* _Challenge_:
Reproduce all of the lines below word for word, leaving the pictures out.

* _Recorded data_:
○ ○ ○ ○ ○

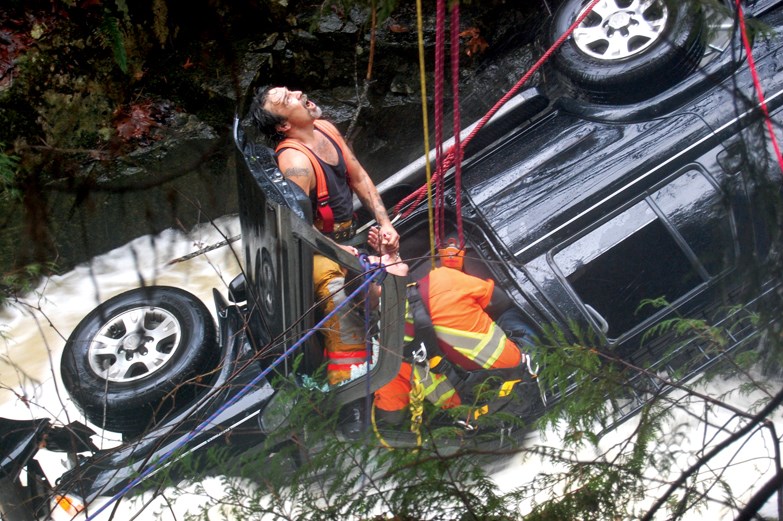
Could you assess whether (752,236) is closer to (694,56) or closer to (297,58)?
(694,56)

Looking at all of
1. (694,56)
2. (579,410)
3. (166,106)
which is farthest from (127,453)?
(694,56)

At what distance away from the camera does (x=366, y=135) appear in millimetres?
4090

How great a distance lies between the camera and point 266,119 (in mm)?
3123

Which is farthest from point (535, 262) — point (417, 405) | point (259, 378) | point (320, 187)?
point (259, 378)

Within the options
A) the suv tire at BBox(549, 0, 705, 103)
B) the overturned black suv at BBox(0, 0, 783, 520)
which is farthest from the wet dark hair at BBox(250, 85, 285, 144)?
the suv tire at BBox(549, 0, 705, 103)

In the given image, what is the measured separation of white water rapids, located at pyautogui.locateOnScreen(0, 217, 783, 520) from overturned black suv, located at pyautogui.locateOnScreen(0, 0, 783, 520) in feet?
0.40

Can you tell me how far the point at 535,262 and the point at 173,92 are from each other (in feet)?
7.26

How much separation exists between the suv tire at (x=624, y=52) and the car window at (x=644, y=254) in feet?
1.75

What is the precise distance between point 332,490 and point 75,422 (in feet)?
4.20

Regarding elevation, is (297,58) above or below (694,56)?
above

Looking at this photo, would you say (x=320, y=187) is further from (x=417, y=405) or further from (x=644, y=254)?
(x=644, y=254)

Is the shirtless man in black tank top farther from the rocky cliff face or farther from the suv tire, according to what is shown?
the suv tire

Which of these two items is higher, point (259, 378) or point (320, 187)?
point (320, 187)

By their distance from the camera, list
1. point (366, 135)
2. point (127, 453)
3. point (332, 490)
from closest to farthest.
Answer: point (332, 490) < point (127, 453) < point (366, 135)
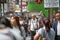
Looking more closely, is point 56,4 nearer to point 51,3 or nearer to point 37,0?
point 51,3

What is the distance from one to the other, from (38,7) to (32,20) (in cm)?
20

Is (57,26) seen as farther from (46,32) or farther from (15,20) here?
(15,20)

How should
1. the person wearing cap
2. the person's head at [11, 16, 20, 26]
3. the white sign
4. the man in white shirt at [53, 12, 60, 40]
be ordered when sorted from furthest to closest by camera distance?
the white sign < the man in white shirt at [53, 12, 60, 40] < the person's head at [11, 16, 20, 26] < the person wearing cap

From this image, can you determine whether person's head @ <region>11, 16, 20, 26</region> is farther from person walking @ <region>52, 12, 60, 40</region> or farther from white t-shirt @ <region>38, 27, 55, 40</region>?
person walking @ <region>52, 12, 60, 40</region>

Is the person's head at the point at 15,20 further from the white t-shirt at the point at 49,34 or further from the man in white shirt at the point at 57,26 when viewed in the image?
the man in white shirt at the point at 57,26

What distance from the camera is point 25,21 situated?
2.80 meters

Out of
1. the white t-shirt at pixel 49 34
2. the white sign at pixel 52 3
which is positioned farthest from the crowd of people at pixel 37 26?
the white sign at pixel 52 3

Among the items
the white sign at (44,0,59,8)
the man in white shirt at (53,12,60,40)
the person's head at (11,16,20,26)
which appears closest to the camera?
the person's head at (11,16,20,26)

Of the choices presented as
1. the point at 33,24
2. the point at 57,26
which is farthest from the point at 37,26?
the point at 57,26

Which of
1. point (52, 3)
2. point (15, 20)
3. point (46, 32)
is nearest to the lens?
point (46, 32)

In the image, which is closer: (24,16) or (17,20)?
(17,20)

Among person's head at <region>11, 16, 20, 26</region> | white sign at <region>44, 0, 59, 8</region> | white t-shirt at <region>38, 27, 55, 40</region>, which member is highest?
white sign at <region>44, 0, 59, 8</region>

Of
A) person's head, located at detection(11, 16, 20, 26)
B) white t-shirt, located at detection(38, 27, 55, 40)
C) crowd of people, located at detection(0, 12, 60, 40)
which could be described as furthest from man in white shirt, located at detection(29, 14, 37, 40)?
white t-shirt, located at detection(38, 27, 55, 40)

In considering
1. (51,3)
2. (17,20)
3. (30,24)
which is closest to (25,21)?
(30,24)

○ ○ ○ ○ ○

* _Answer to the problem_:
Could you assess whether (752,236) is closer to (694,56) or closer to (297,58)?
(694,56)

Looking at all of
1. (694,56)
2. (579,410)
3. (166,106)
which is farthest from (127,453)?
(694,56)

At what distance away from the camera does (x=366, y=135) appear in millimetres?
4090

How great a distance lies between the camera and point 266,119 (in mm)?
3123

Which is farthest from point (535, 262) — point (417, 405) | point (259, 378) | point (320, 187)?
point (259, 378)

Within the options
A) the suv tire at BBox(549, 0, 705, 103)
B) the overturned black suv at BBox(0, 0, 783, 520)
which is farthest from the wet dark hair at BBox(250, 85, 285, 144)?
the suv tire at BBox(549, 0, 705, 103)

In the given image, what is the measured separation of white water rapids, located at pyautogui.locateOnScreen(0, 217, 783, 520) from overturned black suv, located at pyautogui.locateOnScreen(0, 0, 783, 520) in feet?
0.40

Can you tell me how far the point at 535,262 and the point at 173,92 are from each other (in feet)?
7.26

How much separation exists between the suv tire at (x=624, y=52) and the car window at (x=644, y=254) in feet?
1.75

What is the precise distance between point 332,490 and point 75,422 (in feet)?
4.20

Regarding elevation, is (297,58) above or below (694,56)?
above

Looking at this photo, would you say (x=320, y=187) is further from (x=417, y=405) or further from (x=644, y=254)?
(x=644, y=254)

Is the shirtless man in black tank top farther from the rocky cliff face or farther from the suv tire, according to what is shown?
the suv tire

Which of these two items is higher, point (259, 378) or point (320, 187)?
point (320, 187)

By their distance from the camera, list
1. point (366, 135)
2. point (127, 453)
3. point (332, 490)
from closest to farthest.
Answer: point (332, 490) < point (127, 453) < point (366, 135)
Looking more closely, is point 56,4 nearer to point 51,3 or nearer to point 37,0?
point 51,3

What is the distance from one to the other, from (38,7) to (32,20) (in cm)?
20

Is (57,26) seen as farther from (46,32) or farther from (15,20) here?
(15,20)

How should
1. the person wearing cap
2. the person's head at [11, 16, 20, 26]
3. the white sign
4. the man in white shirt at [53, 12, 60, 40]
be ordered when sorted from furthest to closest by camera distance?
the white sign < the man in white shirt at [53, 12, 60, 40] < the person's head at [11, 16, 20, 26] < the person wearing cap

From this image, can you determine whether person's head @ <region>11, 16, 20, 26</region> is farther from person walking @ <region>52, 12, 60, 40</region> or farther from white t-shirt @ <region>38, 27, 55, 40</region>?
person walking @ <region>52, 12, 60, 40</region>

Is the person's head at the point at 15,20 further from the white t-shirt at the point at 49,34 or further from the man in white shirt at the point at 57,26 when viewed in the image?
the man in white shirt at the point at 57,26

What distance from the camera is point 25,21 situated?
2.80 meters

Out of
1. the white t-shirt at pixel 49 34
2. the white sign at pixel 52 3
which is positioned farthest from the crowd of people at pixel 37 26?
the white sign at pixel 52 3

Among the items
the white sign at (44,0,59,8)
the man in white shirt at (53,12,60,40)
the person's head at (11,16,20,26)
which appears closest to the camera?
the person's head at (11,16,20,26)

Of the choices presented as
1. the point at 33,24
2. the point at 57,26
which is farthest from the point at 37,26?
the point at 57,26

Which of
1. point (52, 3)
2. point (15, 20)
3. point (46, 32)
is nearest to the lens?
point (46, 32)

In the image, which is closer: (24,16) or (17,20)?
(17,20)

Among person's head at <region>11, 16, 20, 26</region> | white sign at <region>44, 0, 59, 8</region> | white t-shirt at <region>38, 27, 55, 40</region>, which member is highest?
white sign at <region>44, 0, 59, 8</region>

Of
A) person's head, located at detection(11, 16, 20, 26)
B) white t-shirt, located at detection(38, 27, 55, 40)
C) crowd of people, located at detection(0, 12, 60, 40)
which could be described as furthest from man in white shirt, located at detection(29, 14, 37, 40)?
white t-shirt, located at detection(38, 27, 55, 40)

In considering
1. (51,3)
2. (17,20)
3. (30,24)
which is closest to (25,21)?
(30,24)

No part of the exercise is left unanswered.